Limitations & Future Work¶
- Heavy dependence on teacher's domain capability: If the teacher is weak (e.g., GPT-4o on Priv. Ent.), the student cannot exceed it easily; no strategy for "weak teacher" scenarios is provided.
- Diagnosis also relies on the teacher: Using the same teacher for the Audit Agent may result in systematic omissions of errors that the teacher itself cannot identify.
- Hard hyperparameters: The DS threshold \(\tau\) and \(K\) are manually tuned per dataset; an adaptive mechanism is lacking.
- Limited to binary yes/no tasks: Open-ended tasks like judgment generation or contract drafting are not covered, and the "final verdict" filtering is optimized for binary outcomes.
- Lower bound of SLMs: 0.6B models remain weak on certain tasks, indicating that sub-billion models may be insufficient for complex legal reasoning.
- Future Directions: Implementing multi-agent debate (red-teaming) for the Audit Agent; generalizing forced-choice DS to multi-class labels; and packaging the framework into a toolkit for other high-stakes domains like medicine and compliance.
Related Work & Insights¶
- vs Standard Rejection Sampling: LegalDrill provides "precision-guided" data by using diagnosis to create concise, targeted chains rather than the potentially over-long chains produced by standard sampling.
- vs Reasoning Compression (Zhao et al. 2025, Zhang et al. 2025): Instead of pruning the teacher's long CoTs, LegalDrill re-synthesizes targeted chains from scratch to fit the SLM's behavioral distribution.
- vs SMART (Kim et al. 2025): LegalDrill bakes knowledge entirely into the SLM parameters, allowing for zero-dependency local deployment, unlike SMART which requires external LLM calls at inference.
- vs UniLaw-R1 / Legal PRMs: Instead of complex RL with step-wise or validity rewards, LegalDrill uses DPO to bypass reward model training while making the "reward criteria" explicit and readable via error instructions.

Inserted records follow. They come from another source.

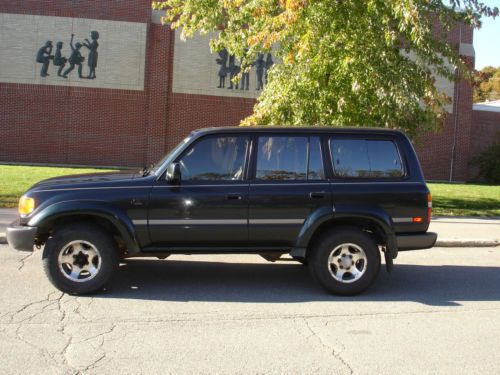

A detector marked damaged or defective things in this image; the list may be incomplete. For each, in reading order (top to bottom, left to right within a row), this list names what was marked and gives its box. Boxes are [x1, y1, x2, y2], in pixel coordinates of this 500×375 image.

pavement crack [302, 318, 354, 375]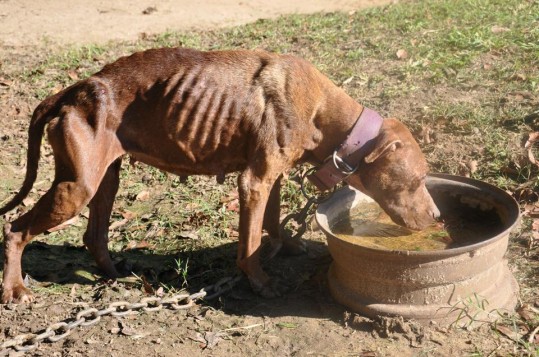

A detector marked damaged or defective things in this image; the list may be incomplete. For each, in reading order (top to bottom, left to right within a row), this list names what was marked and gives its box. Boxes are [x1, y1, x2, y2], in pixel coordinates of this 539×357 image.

rusty chain link [0, 274, 240, 352]
rusty metal bowl [318, 173, 520, 326]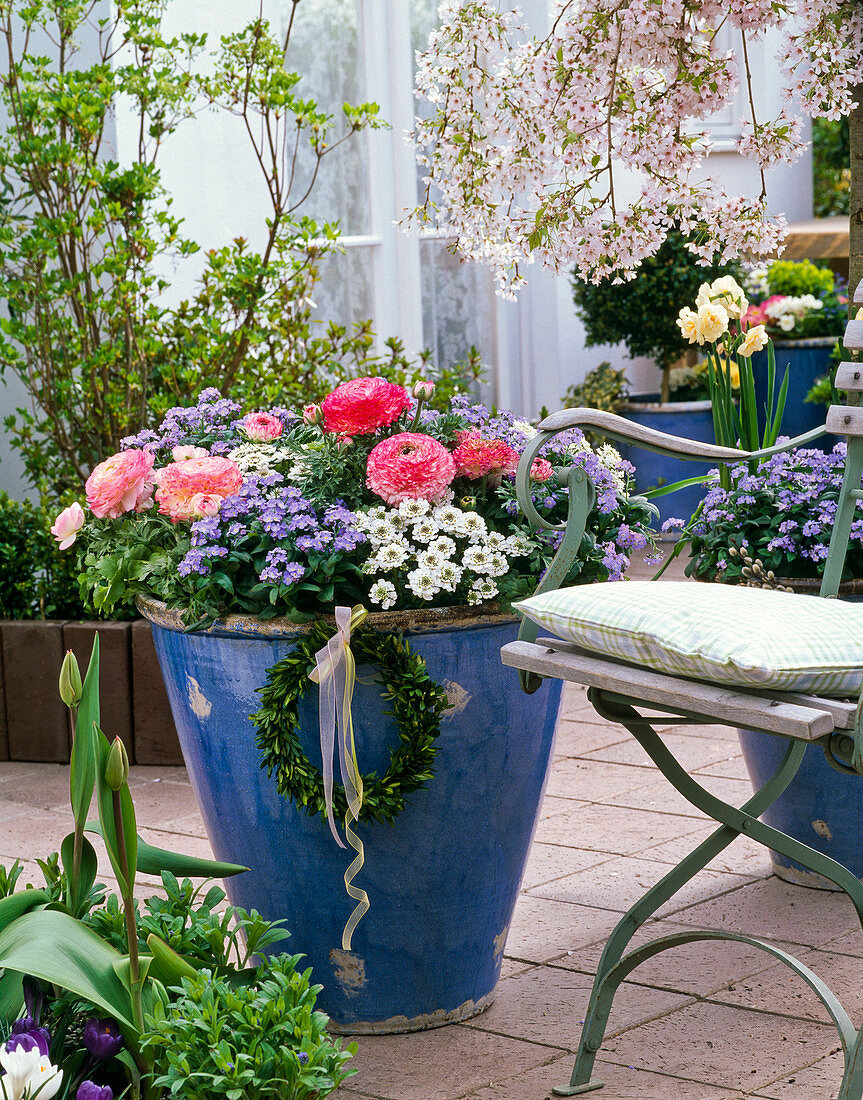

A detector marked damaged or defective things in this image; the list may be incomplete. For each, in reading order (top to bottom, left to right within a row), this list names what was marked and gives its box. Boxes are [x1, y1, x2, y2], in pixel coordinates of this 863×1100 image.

chipped paint on pot [137, 598, 562, 1025]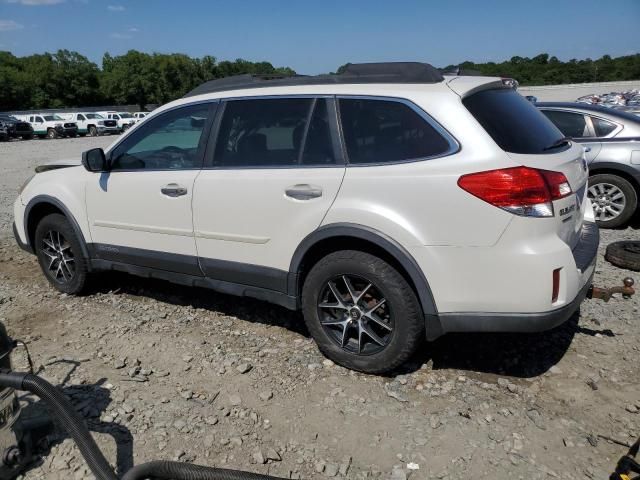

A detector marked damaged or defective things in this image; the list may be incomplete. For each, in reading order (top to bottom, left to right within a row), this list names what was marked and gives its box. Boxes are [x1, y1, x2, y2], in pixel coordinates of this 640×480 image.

rusty metal part [592, 276, 636, 302]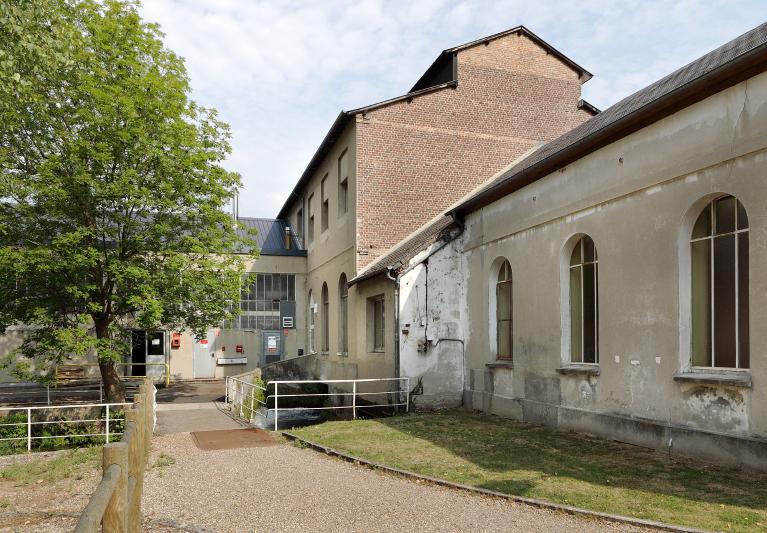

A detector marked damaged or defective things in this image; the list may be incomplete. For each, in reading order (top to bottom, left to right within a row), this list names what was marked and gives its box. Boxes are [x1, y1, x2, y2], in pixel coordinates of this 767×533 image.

rusty metal plate on ground [190, 426, 276, 446]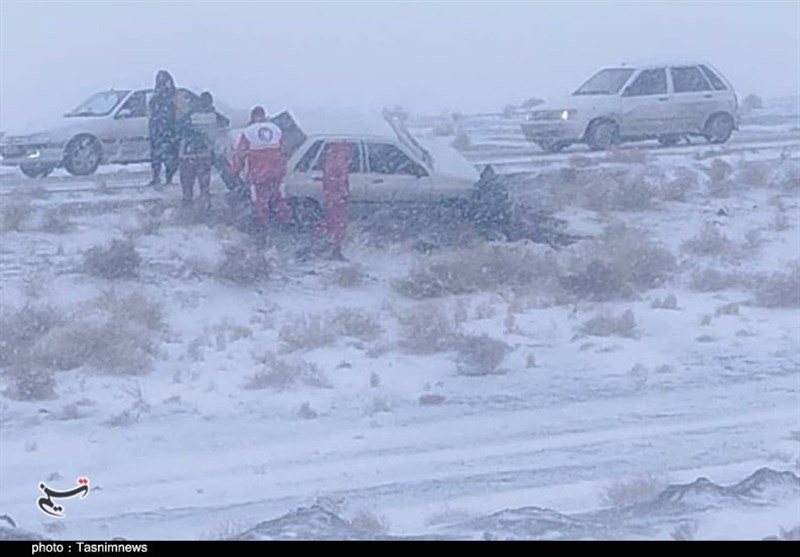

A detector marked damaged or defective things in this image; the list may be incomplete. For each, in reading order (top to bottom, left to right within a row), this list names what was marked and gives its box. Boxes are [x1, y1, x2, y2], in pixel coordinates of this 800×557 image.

crashed car [0, 88, 231, 177]
crashed car [222, 109, 506, 231]
crashed car [520, 61, 740, 152]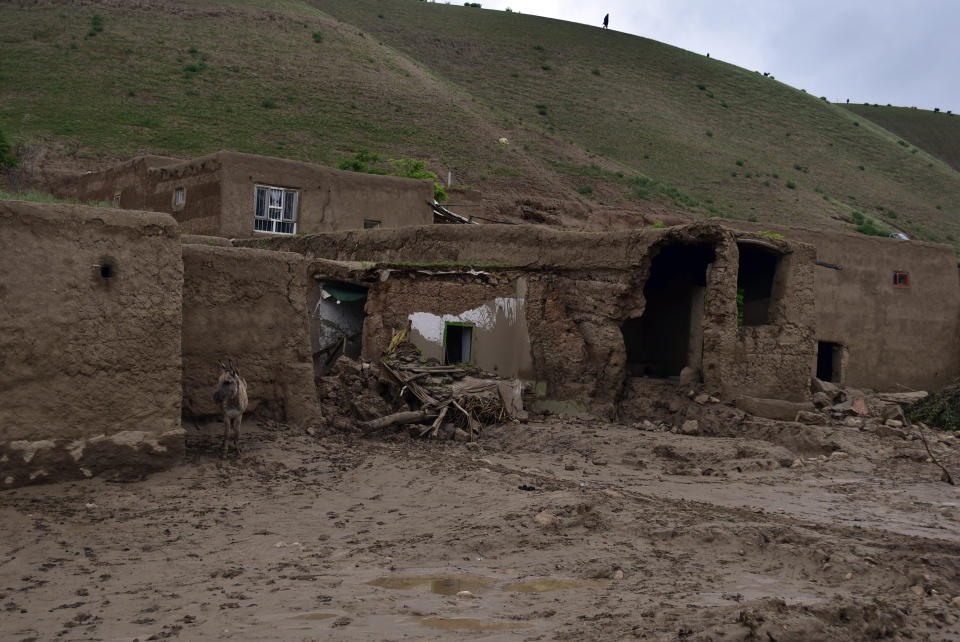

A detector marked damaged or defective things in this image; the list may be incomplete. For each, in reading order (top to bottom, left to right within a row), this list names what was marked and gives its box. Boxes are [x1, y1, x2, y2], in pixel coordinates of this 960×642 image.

broken wall section [0, 200, 183, 484]
broken wall section [178, 242, 316, 422]
damaged mud house [1, 152, 960, 488]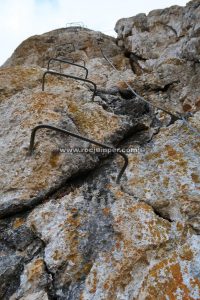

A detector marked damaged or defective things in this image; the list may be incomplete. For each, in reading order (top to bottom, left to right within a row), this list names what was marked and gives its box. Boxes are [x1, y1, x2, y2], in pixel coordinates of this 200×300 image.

rusty metal bar [47, 57, 88, 78]
rusty metal bar [41, 71, 96, 101]
rusty metal bar [28, 123, 128, 184]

- vs Iterative DPO (Pang et al. 2024, Xu et al. 2025): LegalDrill adds a diagnosis-synthesis loop to the data generation phase, providing higher blind-spot specificity than simple iterative sampling.
Rating¶
- Novelty: ⭐⭐⭐⭐ The combination of diagnosis-driven synthesis, context-agnostic instructions, and DS filtering is quite novel for SLM distillation.
- Experimental Thoroughness: ⭐⭐⭐⭐ Evaluated on 6 datasets (4 public, 2 industrial) across 2 teachers and 2 students with robust ablations.
- Writing Quality: ⭐⭐⭐⭐ Clear logical flow from motivation to method to experiments; formulas are concise.
- Value: ⭐⭐⭐⭐⭐ High industrial demand for private legal SLMs; methodology is directly applicable to other high-sensitivity domains.